I'm a huge Neal Stephenson fan. Let's get that out there right away. To me, his have been stimulating in the way sci-fi should be: packed with ideas, catering to the adolescent desire for adventure, and damned funny.
Written in 1999, the book focuses on digital currency, love, WWII, history, conspiracy, the arrival of the Asian economy, the concepts of digital encryption - actually the notion of ciphers and encryption generally (hence the name). He casts a broad net and pulls it off like few writers could: genre or otherwise. it's the ultimate book to read on the flight over.
If you've ever read his stuff in Wired, you'd know that he could also be one of the most amusing neo-economy/tech-culture travel writers around. A good friend of mine once remarked that he thought Stephenson was one of the few western writers that actually understood the Philippines.

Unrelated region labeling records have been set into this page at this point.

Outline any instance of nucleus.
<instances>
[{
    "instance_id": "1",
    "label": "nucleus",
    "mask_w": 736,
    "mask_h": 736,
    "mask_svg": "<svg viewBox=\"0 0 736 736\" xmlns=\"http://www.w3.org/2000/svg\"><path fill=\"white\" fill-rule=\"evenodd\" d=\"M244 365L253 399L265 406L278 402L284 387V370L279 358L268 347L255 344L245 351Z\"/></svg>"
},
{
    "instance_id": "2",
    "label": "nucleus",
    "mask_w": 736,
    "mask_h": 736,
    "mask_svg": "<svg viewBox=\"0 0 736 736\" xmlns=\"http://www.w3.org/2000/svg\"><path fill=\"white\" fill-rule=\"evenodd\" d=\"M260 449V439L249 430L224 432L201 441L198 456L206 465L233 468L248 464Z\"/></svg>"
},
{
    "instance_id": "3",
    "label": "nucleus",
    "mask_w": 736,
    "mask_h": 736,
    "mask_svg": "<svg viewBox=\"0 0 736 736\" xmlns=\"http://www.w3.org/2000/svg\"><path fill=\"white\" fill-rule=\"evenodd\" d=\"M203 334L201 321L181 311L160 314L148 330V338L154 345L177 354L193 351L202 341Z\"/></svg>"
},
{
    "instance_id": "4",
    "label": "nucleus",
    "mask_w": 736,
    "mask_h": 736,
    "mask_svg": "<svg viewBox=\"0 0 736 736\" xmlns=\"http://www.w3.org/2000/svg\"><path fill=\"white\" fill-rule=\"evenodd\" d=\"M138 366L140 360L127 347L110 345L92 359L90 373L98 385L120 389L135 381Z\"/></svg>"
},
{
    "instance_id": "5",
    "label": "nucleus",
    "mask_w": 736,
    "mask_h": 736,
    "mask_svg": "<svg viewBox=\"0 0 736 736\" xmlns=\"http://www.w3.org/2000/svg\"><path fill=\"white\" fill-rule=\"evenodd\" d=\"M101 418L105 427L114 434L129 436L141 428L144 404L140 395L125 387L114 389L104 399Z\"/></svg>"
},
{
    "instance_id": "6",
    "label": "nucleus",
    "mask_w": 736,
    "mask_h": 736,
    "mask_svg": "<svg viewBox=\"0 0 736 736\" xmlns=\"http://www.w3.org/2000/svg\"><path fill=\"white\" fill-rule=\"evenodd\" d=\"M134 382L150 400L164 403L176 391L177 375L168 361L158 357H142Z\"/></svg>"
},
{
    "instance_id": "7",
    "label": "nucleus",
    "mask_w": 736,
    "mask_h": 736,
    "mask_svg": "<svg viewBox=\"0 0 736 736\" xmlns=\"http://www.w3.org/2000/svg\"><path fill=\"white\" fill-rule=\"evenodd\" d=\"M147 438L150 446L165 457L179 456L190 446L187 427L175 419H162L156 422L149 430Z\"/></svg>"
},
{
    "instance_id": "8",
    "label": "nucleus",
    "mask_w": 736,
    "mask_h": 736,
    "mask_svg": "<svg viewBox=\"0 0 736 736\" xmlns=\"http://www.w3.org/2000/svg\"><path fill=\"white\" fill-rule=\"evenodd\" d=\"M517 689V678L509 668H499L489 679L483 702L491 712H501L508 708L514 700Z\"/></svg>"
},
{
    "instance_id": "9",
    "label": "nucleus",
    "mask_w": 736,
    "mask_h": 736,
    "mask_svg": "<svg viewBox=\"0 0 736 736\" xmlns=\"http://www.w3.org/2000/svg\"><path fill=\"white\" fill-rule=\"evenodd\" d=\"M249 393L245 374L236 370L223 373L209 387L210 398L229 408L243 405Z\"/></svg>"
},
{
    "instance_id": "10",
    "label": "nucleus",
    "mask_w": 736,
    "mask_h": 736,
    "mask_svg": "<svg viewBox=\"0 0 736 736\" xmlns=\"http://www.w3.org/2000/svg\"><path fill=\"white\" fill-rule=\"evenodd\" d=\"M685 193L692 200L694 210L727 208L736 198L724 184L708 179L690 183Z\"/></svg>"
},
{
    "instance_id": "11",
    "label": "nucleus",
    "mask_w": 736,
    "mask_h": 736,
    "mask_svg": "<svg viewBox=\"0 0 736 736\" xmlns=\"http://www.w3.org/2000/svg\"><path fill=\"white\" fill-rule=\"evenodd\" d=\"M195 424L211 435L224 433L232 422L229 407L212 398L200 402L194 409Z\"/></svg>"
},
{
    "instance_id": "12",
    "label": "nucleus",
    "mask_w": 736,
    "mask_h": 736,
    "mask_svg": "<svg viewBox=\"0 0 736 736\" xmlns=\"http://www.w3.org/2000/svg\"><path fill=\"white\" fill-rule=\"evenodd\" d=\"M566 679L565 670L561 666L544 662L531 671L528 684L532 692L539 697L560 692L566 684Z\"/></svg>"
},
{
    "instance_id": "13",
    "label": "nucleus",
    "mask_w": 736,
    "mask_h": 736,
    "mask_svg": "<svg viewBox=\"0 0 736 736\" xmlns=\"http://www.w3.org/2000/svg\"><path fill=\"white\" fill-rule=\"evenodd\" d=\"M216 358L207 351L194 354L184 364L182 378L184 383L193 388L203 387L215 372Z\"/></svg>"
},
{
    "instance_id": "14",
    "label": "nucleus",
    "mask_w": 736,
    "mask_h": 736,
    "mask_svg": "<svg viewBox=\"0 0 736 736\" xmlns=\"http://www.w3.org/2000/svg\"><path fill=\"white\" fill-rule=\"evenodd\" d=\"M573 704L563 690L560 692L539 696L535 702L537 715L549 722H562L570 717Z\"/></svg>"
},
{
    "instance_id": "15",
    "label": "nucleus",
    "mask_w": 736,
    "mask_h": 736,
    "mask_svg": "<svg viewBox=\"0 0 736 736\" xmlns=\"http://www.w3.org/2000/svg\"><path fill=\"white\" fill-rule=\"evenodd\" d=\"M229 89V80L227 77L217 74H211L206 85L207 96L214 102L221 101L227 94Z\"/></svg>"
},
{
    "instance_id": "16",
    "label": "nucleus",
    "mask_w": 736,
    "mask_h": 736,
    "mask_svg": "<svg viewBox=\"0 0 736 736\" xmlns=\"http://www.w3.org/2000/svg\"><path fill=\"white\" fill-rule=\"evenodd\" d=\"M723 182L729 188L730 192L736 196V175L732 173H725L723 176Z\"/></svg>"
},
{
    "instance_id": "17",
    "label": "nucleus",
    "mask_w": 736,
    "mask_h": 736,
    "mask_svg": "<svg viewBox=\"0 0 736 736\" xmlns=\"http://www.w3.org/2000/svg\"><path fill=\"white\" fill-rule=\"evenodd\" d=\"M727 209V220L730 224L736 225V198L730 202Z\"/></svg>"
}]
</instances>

It's worth quoting at length:
"The law specified two, and only two, methods of execution," Attorney Alejandro continues, "the gas chamber and the electric chair. As you can see, we took the lead — in this as in many other things, some wise and some foolish — from the Americans. Now, at the time, we did not have a gas chamber anywhere in the Philippines. A study was made. Plans were drawn up. Do you have any idea what is involved in constructing a gas chamber?" Attorney Alejandro now goes off on a fairly lengthy riff, but Randy finds it hard to concentrate until something in Attorney Alejandro's tone tells him the coda is approaching. "...prison service said, 'How can you expect us to construct this space-age facility when we have not even the funds to purchase rat poison for the overcrowded prisons we have?' As you can see they were just wining for more funding. You see?" Attorney Alejandro raises his eyes significantly and sucks in his cheeks, as he reduces a good two or three centimeters of a Marlboro to ash. That he feels it necessary to explain the underlying motivations of the prison service so baldly seems to imply that his estimate of Randy's intelligence is none too favorable, which given the way he was arrested at the airport might be fair enough."
...
"Once again," Attorney Alejandro says, "we looked to America. Our friend, our patron, our big brother. You are familiar with the phrase Ninong ? Of course you are, I forget you have spent a lotta time here." Randy is always impressed by the mixture of love, hate, hope, disappointment, admiration, and derision that Filipinos express towards America. Having actually been a part of the United States at one point, they can take digs in a way that's usually reserved for lifelong U.S. citizens."